Une équipe d'astronomes hispano-française vient de trouver la trace de l'origine de près de la moitié des étoiles formant le disque de notre galaxie : ils ont identifié une énorme bouffée de formation d'étoiles qui se serait passée il y a environ 3 milliards d'années, probablement à cause de la rencontre avec une autre galaxie.
Roger Mor (Universitat de Barcelona) et ses collaborateurs espagnols et français ont exploité les données très riches du télescope Gaia : distances, couleurs (types spectraux) et magnitude de plusieurs millions d'étoiles du disque. Ils montrent dans leur étude qui est publiée dans Astronomy and Astrophysics que la formation stellaire s'est emballée il y a entre 5 et 1 milliards d'années.
Pour arriver à cette conclusion, les chercheurs ont produit une analyse multiparamétrique sur les millions d'étoiles du catalogue exploité, sur pas moins de 15 paramètres, comportant notamment la fonction de masse initiale (l'IMF), qui donne le spectre des masses des étoiles à leur naissance, et aussi ce que les astronomes appellent l'histoire de formation stellaire (ou SFH en anglais).

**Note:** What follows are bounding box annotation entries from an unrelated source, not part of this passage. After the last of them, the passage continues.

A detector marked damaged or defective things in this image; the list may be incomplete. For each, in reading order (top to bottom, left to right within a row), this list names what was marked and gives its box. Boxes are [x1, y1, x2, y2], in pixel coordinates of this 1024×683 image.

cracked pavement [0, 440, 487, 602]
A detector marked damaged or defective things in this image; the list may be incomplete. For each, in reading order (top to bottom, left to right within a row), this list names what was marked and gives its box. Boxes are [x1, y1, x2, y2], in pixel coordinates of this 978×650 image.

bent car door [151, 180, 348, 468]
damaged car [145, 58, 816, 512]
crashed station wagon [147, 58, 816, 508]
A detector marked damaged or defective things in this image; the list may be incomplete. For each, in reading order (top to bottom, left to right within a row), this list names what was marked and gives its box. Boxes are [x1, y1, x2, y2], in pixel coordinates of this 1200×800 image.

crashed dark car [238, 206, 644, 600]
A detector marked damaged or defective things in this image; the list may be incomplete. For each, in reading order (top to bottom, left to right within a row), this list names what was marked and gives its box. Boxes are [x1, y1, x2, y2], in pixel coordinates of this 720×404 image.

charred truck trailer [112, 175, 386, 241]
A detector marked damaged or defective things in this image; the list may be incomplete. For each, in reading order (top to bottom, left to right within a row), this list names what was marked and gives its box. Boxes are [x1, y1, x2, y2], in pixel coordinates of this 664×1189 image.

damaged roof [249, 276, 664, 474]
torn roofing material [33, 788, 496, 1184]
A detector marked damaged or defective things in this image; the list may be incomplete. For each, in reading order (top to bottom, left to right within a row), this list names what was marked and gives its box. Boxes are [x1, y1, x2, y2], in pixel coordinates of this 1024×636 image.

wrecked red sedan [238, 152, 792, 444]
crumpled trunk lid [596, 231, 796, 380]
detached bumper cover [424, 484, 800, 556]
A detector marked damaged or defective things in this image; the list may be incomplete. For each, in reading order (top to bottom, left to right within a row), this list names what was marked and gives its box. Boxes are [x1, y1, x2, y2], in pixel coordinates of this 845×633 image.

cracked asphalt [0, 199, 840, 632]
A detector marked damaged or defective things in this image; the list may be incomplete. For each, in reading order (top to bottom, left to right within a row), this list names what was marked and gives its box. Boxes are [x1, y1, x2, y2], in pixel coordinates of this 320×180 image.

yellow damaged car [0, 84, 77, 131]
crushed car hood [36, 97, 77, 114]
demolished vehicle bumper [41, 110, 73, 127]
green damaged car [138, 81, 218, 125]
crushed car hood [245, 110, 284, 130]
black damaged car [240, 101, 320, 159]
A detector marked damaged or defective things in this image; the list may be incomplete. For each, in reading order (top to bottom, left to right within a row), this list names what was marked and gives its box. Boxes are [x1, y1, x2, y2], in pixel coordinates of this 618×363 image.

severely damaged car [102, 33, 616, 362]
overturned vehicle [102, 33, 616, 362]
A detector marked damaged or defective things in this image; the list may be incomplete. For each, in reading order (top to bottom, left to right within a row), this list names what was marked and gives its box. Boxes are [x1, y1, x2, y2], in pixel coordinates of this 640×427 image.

Ils ont utilisé un modèle de formation galactique qui est nommé le Besançon Galaxy Model (développé à l'observatoire de Besançon vous l'aurez compris), auquel ils ont associé un algorithme d'analyse Bayésienne.
La formation stellaire est dirigée par la quantité de gaz disponible dans une galaxie. Elle est très forte dans les débuts puis diminue au fur et à mesure que le gaz devient de plus en plus rare. Les astrophysiciens montrent dans leur étude que c'était bien le cas entre 10 et 6 milliards d'années dans le passé, mais qu'à partir de -5 milliards d'années, un véritable "baby boom" d'étoiles a eu lieu à la faveur de l'apport de gaz frais, très probablement venu de l'extérieur, c'est à dire d'une galaxie naine riche en gaz qui aurait été absorbée.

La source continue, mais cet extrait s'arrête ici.